_EXCERPT TO READ_.

· · ·

Parses a document into dictionary form and applies a mapping dict. Currently supports files in html, xml, has limited support for .pdf, and some txt formats. Most do not have mapping dicts written yet, so are less standardized.

Note: You typically don't need to call parse() manually - accessing document.data will automatically trigger parsing if needed.

visualize

Opens the parser version of a document using webbrowser. Only works for certain file extensions.

open

Opens the document using webbrowser.

get_section

Gets section by title.

get_section(title=None, title_regex=None,title_class=None, format='dict'):
# returns a list of dictionaries preserving hierarchy - a list in case there are multiple sections with the same title
get_section(title='parti', format='dict')

# returns a list of flattened version of dict form
get_section(title='signatures', format='text')

# return all sections with title including item1, e.g. item1, item1a,... title_class restricts to nodes where class is 'item'
get_section(title_regex= r"item1.*", format='dict',title_class='item')

· · ·

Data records
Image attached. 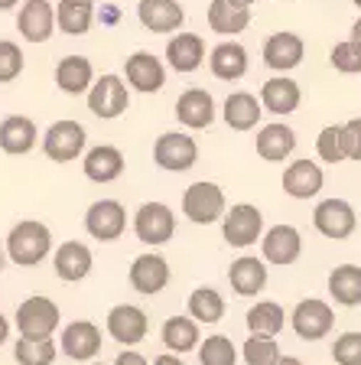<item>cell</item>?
I'll return each mask as SVG.
<instances>
[{
  "instance_id": "cb8c5ba5",
  "label": "cell",
  "mask_w": 361,
  "mask_h": 365,
  "mask_svg": "<svg viewBox=\"0 0 361 365\" xmlns=\"http://www.w3.org/2000/svg\"><path fill=\"white\" fill-rule=\"evenodd\" d=\"M323 167L313 163V160H293L290 167L283 170V192L293 199H313L323 190Z\"/></svg>"
},
{
  "instance_id": "52a82bcc",
  "label": "cell",
  "mask_w": 361,
  "mask_h": 365,
  "mask_svg": "<svg viewBox=\"0 0 361 365\" xmlns=\"http://www.w3.org/2000/svg\"><path fill=\"white\" fill-rule=\"evenodd\" d=\"M153 160H157V167L166 170V173H186V170L196 167L199 144L189 134H182V130H169V134L157 137Z\"/></svg>"
},
{
  "instance_id": "9a60e30c",
  "label": "cell",
  "mask_w": 361,
  "mask_h": 365,
  "mask_svg": "<svg viewBox=\"0 0 361 365\" xmlns=\"http://www.w3.org/2000/svg\"><path fill=\"white\" fill-rule=\"evenodd\" d=\"M16 30L26 43H46L56 33V7L53 0H23L16 14Z\"/></svg>"
},
{
  "instance_id": "8d00e7d4",
  "label": "cell",
  "mask_w": 361,
  "mask_h": 365,
  "mask_svg": "<svg viewBox=\"0 0 361 365\" xmlns=\"http://www.w3.org/2000/svg\"><path fill=\"white\" fill-rule=\"evenodd\" d=\"M189 317L199 323H221L225 317V300L215 287H196L189 294Z\"/></svg>"
},
{
  "instance_id": "6da1fadb",
  "label": "cell",
  "mask_w": 361,
  "mask_h": 365,
  "mask_svg": "<svg viewBox=\"0 0 361 365\" xmlns=\"http://www.w3.org/2000/svg\"><path fill=\"white\" fill-rule=\"evenodd\" d=\"M49 248H53V232L49 225L36 219L16 222L7 235V255L16 267H36L39 261L49 258Z\"/></svg>"
},
{
  "instance_id": "c3c4849f",
  "label": "cell",
  "mask_w": 361,
  "mask_h": 365,
  "mask_svg": "<svg viewBox=\"0 0 361 365\" xmlns=\"http://www.w3.org/2000/svg\"><path fill=\"white\" fill-rule=\"evenodd\" d=\"M7 339H10V319L0 313V346H4Z\"/></svg>"
},
{
  "instance_id": "2e32d148",
  "label": "cell",
  "mask_w": 361,
  "mask_h": 365,
  "mask_svg": "<svg viewBox=\"0 0 361 365\" xmlns=\"http://www.w3.org/2000/svg\"><path fill=\"white\" fill-rule=\"evenodd\" d=\"M261 251H263V261H267V264H277V267L296 264V261H300V255H303L300 228H293V225H273L271 232L261 238Z\"/></svg>"
},
{
  "instance_id": "60d3db41",
  "label": "cell",
  "mask_w": 361,
  "mask_h": 365,
  "mask_svg": "<svg viewBox=\"0 0 361 365\" xmlns=\"http://www.w3.org/2000/svg\"><path fill=\"white\" fill-rule=\"evenodd\" d=\"M244 362L248 365H277L280 362V346L273 342V336L251 333V339L244 342Z\"/></svg>"
},
{
  "instance_id": "d4e9b609",
  "label": "cell",
  "mask_w": 361,
  "mask_h": 365,
  "mask_svg": "<svg viewBox=\"0 0 361 365\" xmlns=\"http://www.w3.org/2000/svg\"><path fill=\"white\" fill-rule=\"evenodd\" d=\"M39 140V130L33 118H23V114H10L0 121V150L10 153V157H23L30 153Z\"/></svg>"
},
{
  "instance_id": "e575fe53",
  "label": "cell",
  "mask_w": 361,
  "mask_h": 365,
  "mask_svg": "<svg viewBox=\"0 0 361 365\" xmlns=\"http://www.w3.org/2000/svg\"><path fill=\"white\" fill-rule=\"evenodd\" d=\"M329 294L342 307H358L361 304V267L358 264L335 267L329 274Z\"/></svg>"
},
{
  "instance_id": "b9f144b4",
  "label": "cell",
  "mask_w": 361,
  "mask_h": 365,
  "mask_svg": "<svg viewBox=\"0 0 361 365\" xmlns=\"http://www.w3.org/2000/svg\"><path fill=\"white\" fill-rule=\"evenodd\" d=\"M329 62L335 72H345V76H355L361 72V43L358 39H345V43H335L329 53Z\"/></svg>"
},
{
  "instance_id": "ba28073f",
  "label": "cell",
  "mask_w": 361,
  "mask_h": 365,
  "mask_svg": "<svg viewBox=\"0 0 361 365\" xmlns=\"http://www.w3.org/2000/svg\"><path fill=\"white\" fill-rule=\"evenodd\" d=\"M85 144H88V134L78 121H56L49 124V130L43 134V150L53 163H72L85 153Z\"/></svg>"
},
{
  "instance_id": "bcb514c9",
  "label": "cell",
  "mask_w": 361,
  "mask_h": 365,
  "mask_svg": "<svg viewBox=\"0 0 361 365\" xmlns=\"http://www.w3.org/2000/svg\"><path fill=\"white\" fill-rule=\"evenodd\" d=\"M114 365H150V362H147V356H140L137 349H124L117 359H114Z\"/></svg>"
},
{
  "instance_id": "f1b7e54d",
  "label": "cell",
  "mask_w": 361,
  "mask_h": 365,
  "mask_svg": "<svg viewBox=\"0 0 361 365\" xmlns=\"http://www.w3.org/2000/svg\"><path fill=\"white\" fill-rule=\"evenodd\" d=\"M82 170L91 182H114L120 173H124V153L111 144H98L85 153Z\"/></svg>"
},
{
  "instance_id": "8992f818",
  "label": "cell",
  "mask_w": 361,
  "mask_h": 365,
  "mask_svg": "<svg viewBox=\"0 0 361 365\" xmlns=\"http://www.w3.org/2000/svg\"><path fill=\"white\" fill-rule=\"evenodd\" d=\"M221 235L231 248H248V245L261 242L263 235V215L257 205L251 202H238L231 209H225L221 215Z\"/></svg>"
},
{
  "instance_id": "7402d4cb",
  "label": "cell",
  "mask_w": 361,
  "mask_h": 365,
  "mask_svg": "<svg viewBox=\"0 0 361 365\" xmlns=\"http://www.w3.org/2000/svg\"><path fill=\"white\" fill-rule=\"evenodd\" d=\"M209 68L211 76L221 78V82H238V78L248 76V49L234 36L225 39L209 53Z\"/></svg>"
},
{
  "instance_id": "4316f807",
  "label": "cell",
  "mask_w": 361,
  "mask_h": 365,
  "mask_svg": "<svg viewBox=\"0 0 361 365\" xmlns=\"http://www.w3.org/2000/svg\"><path fill=\"white\" fill-rule=\"evenodd\" d=\"M166 62L176 72H182V76L196 72L205 62V39L199 33H176V36H169V43H166Z\"/></svg>"
},
{
  "instance_id": "1f68e13d",
  "label": "cell",
  "mask_w": 361,
  "mask_h": 365,
  "mask_svg": "<svg viewBox=\"0 0 361 365\" xmlns=\"http://www.w3.org/2000/svg\"><path fill=\"white\" fill-rule=\"evenodd\" d=\"M296 150V134L293 128H286V124H263L257 130V153H261L267 163H283L290 153Z\"/></svg>"
},
{
  "instance_id": "603a6c76",
  "label": "cell",
  "mask_w": 361,
  "mask_h": 365,
  "mask_svg": "<svg viewBox=\"0 0 361 365\" xmlns=\"http://www.w3.org/2000/svg\"><path fill=\"white\" fill-rule=\"evenodd\" d=\"M251 23V4L244 0H211L209 4V26L219 36H238Z\"/></svg>"
},
{
  "instance_id": "5b68a950",
  "label": "cell",
  "mask_w": 361,
  "mask_h": 365,
  "mask_svg": "<svg viewBox=\"0 0 361 365\" xmlns=\"http://www.w3.org/2000/svg\"><path fill=\"white\" fill-rule=\"evenodd\" d=\"M134 235H137V242L150 245V248L173 242V235H176L173 209L166 202H143L134 212Z\"/></svg>"
},
{
  "instance_id": "816d5d0a",
  "label": "cell",
  "mask_w": 361,
  "mask_h": 365,
  "mask_svg": "<svg viewBox=\"0 0 361 365\" xmlns=\"http://www.w3.org/2000/svg\"><path fill=\"white\" fill-rule=\"evenodd\" d=\"M352 39H358V43H361V16L355 20V26H352Z\"/></svg>"
},
{
  "instance_id": "d590c367",
  "label": "cell",
  "mask_w": 361,
  "mask_h": 365,
  "mask_svg": "<svg viewBox=\"0 0 361 365\" xmlns=\"http://www.w3.org/2000/svg\"><path fill=\"white\" fill-rule=\"evenodd\" d=\"M283 323H286V313L273 300H257L248 310V329L257 336H277L283 329Z\"/></svg>"
},
{
  "instance_id": "db71d44e",
  "label": "cell",
  "mask_w": 361,
  "mask_h": 365,
  "mask_svg": "<svg viewBox=\"0 0 361 365\" xmlns=\"http://www.w3.org/2000/svg\"><path fill=\"white\" fill-rule=\"evenodd\" d=\"M352 4H355V7H361V0H352Z\"/></svg>"
},
{
  "instance_id": "ee69618b",
  "label": "cell",
  "mask_w": 361,
  "mask_h": 365,
  "mask_svg": "<svg viewBox=\"0 0 361 365\" xmlns=\"http://www.w3.org/2000/svg\"><path fill=\"white\" fill-rule=\"evenodd\" d=\"M335 365H361V333H342L332 342Z\"/></svg>"
},
{
  "instance_id": "d6a6232c",
  "label": "cell",
  "mask_w": 361,
  "mask_h": 365,
  "mask_svg": "<svg viewBox=\"0 0 361 365\" xmlns=\"http://www.w3.org/2000/svg\"><path fill=\"white\" fill-rule=\"evenodd\" d=\"M95 23V0H59L56 4V26L66 36H85Z\"/></svg>"
},
{
  "instance_id": "8fae6325",
  "label": "cell",
  "mask_w": 361,
  "mask_h": 365,
  "mask_svg": "<svg viewBox=\"0 0 361 365\" xmlns=\"http://www.w3.org/2000/svg\"><path fill=\"white\" fill-rule=\"evenodd\" d=\"M313 225H316L319 235L342 242L358 228V215H355L352 202H345V199H323L316 205V212H313Z\"/></svg>"
},
{
  "instance_id": "9f6ffc18",
  "label": "cell",
  "mask_w": 361,
  "mask_h": 365,
  "mask_svg": "<svg viewBox=\"0 0 361 365\" xmlns=\"http://www.w3.org/2000/svg\"><path fill=\"white\" fill-rule=\"evenodd\" d=\"M244 4H254V0H244Z\"/></svg>"
},
{
  "instance_id": "d6986e66",
  "label": "cell",
  "mask_w": 361,
  "mask_h": 365,
  "mask_svg": "<svg viewBox=\"0 0 361 365\" xmlns=\"http://www.w3.org/2000/svg\"><path fill=\"white\" fill-rule=\"evenodd\" d=\"M62 352L75 362H91V359L101 352V329L91 323V319H75L62 329V339H59Z\"/></svg>"
},
{
  "instance_id": "83f0119b",
  "label": "cell",
  "mask_w": 361,
  "mask_h": 365,
  "mask_svg": "<svg viewBox=\"0 0 361 365\" xmlns=\"http://www.w3.org/2000/svg\"><path fill=\"white\" fill-rule=\"evenodd\" d=\"M261 114H263V105L251 91H231L225 98V108H221V118H225V124L231 130H254Z\"/></svg>"
},
{
  "instance_id": "f35d334b",
  "label": "cell",
  "mask_w": 361,
  "mask_h": 365,
  "mask_svg": "<svg viewBox=\"0 0 361 365\" xmlns=\"http://www.w3.org/2000/svg\"><path fill=\"white\" fill-rule=\"evenodd\" d=\"M199 362L202 365H234L238 362V349L228 336H209L205 342H199Z\"/></svg>"
},
{
  "instance_id": "7a4b0ae2",
  "label": "cell",
  "mask_w": 361,
  "mask_h": 365,
  "mask_svg": "<svg viewBox=\"0 0 361 365\" xmlns=\"http://www.w3.org/2000/svg\"><path fill=\"white\" fill-rule=\"evenodd\" d=\"M14 323L20 329V336H26V339H49L62 323V310L56 300H49L43 294H33L16 307Z\"/></svg>"
},
{
  "instance_id": "836d02e7",
  "label": "cell",
  "mask_w": 361,
  "mask_h": 365,
  "mask_svg": "<svg viewBox=\"0 0 361 365\" xmlns=\"http://www.w3.org/2000/svg\"><path fill=\"white\" fill-rule=\"evenodd\" d=\"M159 339H163V346L169 352H192L199 349V342H202V336H199V319L192 317H169L163 323V329H159Z\"/></svg>"
},
{
  "instance_id": "5bb4252c",
  "label": "cell",
  "mask_w": 361,
  "mask_h": 365,
  "mask_svg": "<svg viewBox=\"0 0 361 365\" xmlns=\"http://www.w3.org/2000/svg\"><path fill=\"white\" fill-rule=\"evenodd\" d=\"M124 78H127V85L134 91L157 95V91L166 85V66L153 53L140 49V53H134V56L124 59Z\"/></svg>"
},
{
  "instance_id": "74e56055",
  "label": "cell",
  "mask_w": 361,
  "mask_h": 365,
  "mask_svg": "<svg viewBox=\"0 0 361 365\" xmlns=\"http://www.w3.org/2000/svg\"><path fill=\"white\" fill-rule=\"evenodd\" d=\"M56 352L59 349H56L53 336H49V339H26V336H20L14 346L16 365H53Z\"/></svg>"
},
{
  "instance_id": "484cf974",
  "label": "cell",
  "mask_w": 361,
  "mask_h": 365,
  "mask_svg": "<svg viewBox=\"0 0 361 365\" xmlns=\"http://www.w3.org/2000/svg\"><path fill=\"white\" fill-rule=\"evenodd\" d=\"M300 101H303V91H300V85L293 82V78H286L283 72L280 76H273V78H267V82L261 85V105H263V111H271V114H293L296 108H300Z\"/></svg>"
},
{
  "instance_id": "f907efd6",
  "label": "cell",
  "mask_w": 361,
  "mask_h": 365,
  "mask_svg": "<svg viewBox=\"0 0 361 365\" xmlns=\"http://www.w3.org/2000/svg\"><path fill=\"white\" fill-rule=\"evenodd\" d=\"M23 0H0V10H14V7H20Z\"/></svg>"
},
{
  "instance_id": "7dc6e473",
  "label": "cell",
  "mask_w": 361,
  "mask_h": 365,
  "mask_svg": "<svg viewBox=\"0 0 361 365\" xmlns=\"http://www.w3.org/2000/svg\"><path fill=\"white\" fill-rule=\"evenodd\" d=\"M153 365H186V362L179 359V352H163V356L153 359Z\"/></svg>"
},
{
  "instance_id": "9c48e42d",
  "label": "cell",
  "mask_w": 361,
  "mask_h": 365,
  "mask_svg": "<svg viewBox=\"0 0 361 365\" xmlns=\"http://www.w3.org/2000/svg\"><path fill=\"white\" fill-rule=\"evenodd\" d=\"M290 327L300 339L306 342H316V339H325L335 327V313L325 300H316V297H309V300H300L290 313Z\"/></svg>"
},
{
  "instance_id": "f546056e",
  "label": "cell",
  "mask_w": 361,
  "mask_h": 365,
  "mask_svg": "<svg viewBox=\"0 0 361 365\" xmlns=\"http://www.w3.org/2000/svg\"><path fill=\"white\" fill-rule=\"evenodd\" d=\"M228 281H231V290L238 297H257L263 287H267V264H263L261 258L244 255V258L231 261V267H228Z\"/></svg>"
},
{
  "instance_id": "f5cc1de1",
  "label": "cell",
  "mask_w": 361,
  "mask_h": 365,
  "mask_svg": "<svg viewBox=\"0 0 361 365\" xmlns=\"http://www.w3.org/2000/svg\"><path fill=\"white\" fill-rule=\"evenodd\" d=\"M0 271H4V251H0Z\"/></svg>"
},
{
  "instance_id": "4dcf8cb0",
  "label": "cell",
  "mask_w": 361,
  "mask_h": 365,
  "mask_svg": "<svg viewBox=\"0 0 361 365\" xmlns=\"http://www.w3.org/2000/svg\"><path fill=\"white\" fill-rule=\"evenodd\" d=\"M91 82H95V66L85 56H62L56 66V85L66 95H88Z\"/></svg>"
},
{
  "instance_id": "7c38bea8",
  "label": "cell",
  "mask_w": 361,
  "mask_h": 365,
  "mask_svg": "<svg viewBox=\"0 0 361 365\" xmlns=\"http://www.w3.org/2000/svg\"><path fill=\"white\" fill-rule=\"evenodd\" d=\"M105 327L114 342H120V346H137V342H143L147 333H150V319H147V313H143L140 307L117 304L108 310Z\"/></svg>"
},
{
  "instance_id": "ab89813d",
  "label": "cell",
  "mask_w": 361,
  "mask_h": 365,
  "mask_svg": "<svg viewBox=\"0 0 361 365\" xmlns=\"http://www.w3.org/2000/svg\"><path fill=\"white\" fill-rule=\"evenodd\" d=\"M316 153L323 163H342L345 157V140H342V124H329L316 137Z\"/></svg>"
},
{
  "instance_id": "7bdbcfd3",
  "label": "cell",
  "mask_w": 361,
  "mask_h": 365,
  "mask_svg": "<svg viewBox=\"0 0 361 365\" xmlns=\"http://www.w3.org/2000/svg\"><path fill=\"white\" fill-rule=\"evenodd\" d=\"M23 66H26V59H23L20 46L10 39H0V85L16 82L23 76Z\"/></svg>"
},
{
  "instance_id": "4fadbf2b",
  "label": "cell",
  "mask_w": 361,
  "mask_h": 365,
  "mask_svg": "<svg viewBox=\"0 0 361 365\" xmlns=\"http://www.w3.org/2000/svg\"><path fill=\"white\" fill-rule=\"evenodd\" d=\"M127 281H130V287L143 297L163 294L166 284H169V261H166L163 255H157V251H147V255L134 258V264H130V271H127Z\"/></svg>"
},
{
  "instance_id": "3957f363",
  "label": "cell",
  "mask_w": 361,
  "mask_h": 365,
  "mask_svg": "<svg viewBox=\"0 0 361 365\" xmlns=\"http://www.w3.org/2000/svg\"><path fill=\"white\" fill-rule=\"evenodd\" d=\"M130 105V91H127V78L114 76V72H108V76L95 78L88 88V111L95 114V118H101V121H114V118H120V114L127 111Z\"/></svg>"
},
{
  "instance_id": "ac0fdd59",
  "label": "cell",
  "mask_w": 361,
  "mask_h": 365,
  "mask_svg": "<svg viewBox=\"0 0 361 365\" xmlns=\"http://www.w3.org/2000/svg\"><path fill=\"white\" fill-rule=\"evenodd\" d=\"M303 56H306V43H303V36H296V33H290V30L271 33L267 43H263V62H267V68H273V72H290V68H296L303 62Z\"/></svg>"
},
{
  "instance_id": "ffe728a7",
  "label": "cell",
  "mask_w": 361,
  "mask_h": 365,
  "mask_svg": "<svg viewBox=\"0 0 361 365\" xmlns=\"http://www.w3.org/2000/svg\"><path fill=\"white\" fill-rule=\"evenodd\" d=\"M176 118H179V124L189 130L211 128V121H215V98H211V91L186 88L179 98H176Z\"/></svg>"
},
{
  "instance_id": "681fc988",
  "label": "cell",
  "mask_w": 361,
  "mask_h": 365,
  "mask_svg": "<svg viewBox=\"0 0 361 365\" xmlns=\"http://www.w3.org/2000/svg\"><path fill=\"white\" fill-rule=\"evenodd\" d=\"M277 365H303V362H300L296 356H280V362H277Z\"/></svg>"
},
{
  "instance_id": "44dd1931",
  "label": "cell",
  "mask_w": 361,
  "mask_h": 365,
  "mask_svg": "<svg viewBox=\"0 0 361 365\" xmlns=\"http://www.w3.org/2000/svg\"><path fill=\"white\" fill-rule=\"evenodd\" d=\"M137 16H140L143 30L150 33H176L186 23V10L179 0H140Z\"/></svg>"
},
{
  "instance_id": "277c9868",
  "label": "cell",
  "mask_w": 361,
  "mask_h": 365,
  "mask_svg": "<svg viewBox=\"0 0 361 365\" xmlns=\"http://www.w3.org/2000/svg\"><path fill=\"white\" fill-rule=\"evenodd\" d=\"M182 215L196 225H211L225 215V192L219 182L199 180L182 192Z\"/></svg>"
},
{
  "instance_id": "30bf717a",
  "label": "cell",
  "mask_w": 361,
  "mask_h": 365,
  "mask_svg": "<svg viewBox=\"0 0 361 365\" xmlns=\"http://www.w3.org/2000/svg\"><path fill=\"white\" fill-rule=\"evenodd\" d=\"M85 232L95 242H117L127 232V209L117 199H98L85 212Z\"/></svg>"
},
{
  "instance_id": "f6af8a7d",
  "label": "cell",
  "mask_w": 361,
  "mask_h": 365,
  "mask_svg": "<svg viewBox=\"0 0 361 365\" xmlns=\"http://www.w3.org/2000/svg\"><path fill=\"white\" fill-rule=\"evenodd\" d=\"M342 140H345V157L361 163V118L342 124Z\"/></svg>"
},
{
  "instance_id": "11a10c76",
  "label": "cell",
  "mask_w": 361,
  "mask_h": 365,
  "mask_svg": "<svg viewBox=\"0 0 361 365\" xmlns=\"http://www.w3.org/2000/svg\"><path fill=\"white\" fill-rule=\"evenodd\" d=\"M88 365H105V362H88Z\"/></svg>"
},
{
  "instance_id": "e0dca14e",
  "label": "cell",
  "mask_w": 361,
  "mask_h": 365,
  "mask_svg": "<svg viewBox=\"0 0 361 365\" xmlns=\"http://www.w3.org/2000/svg\"><path fill=\"white\" fill-rule=\"evenodd\" d=\"M91 267H95V258H91V248L85 242H62L53 255V271L66 284L85 281L91 274Z\"/></svg>"
}]
</instances>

· · ·

_EXERCISE PROMPT_. Repeat the passage of the parser documentation between "Note: You typically" and "section by title.", inclusive. These entries were taken from a separate source.

_RESULT_.
Note: You typically don't need to call parse() manually - accessing document.data will automatically trigger parsing if needed.

visualize

Opens the parser version of a document using webbrowser. Only works for certain file extensions.

open

Opens the document using webbrowser.

get_section

Gets section by title.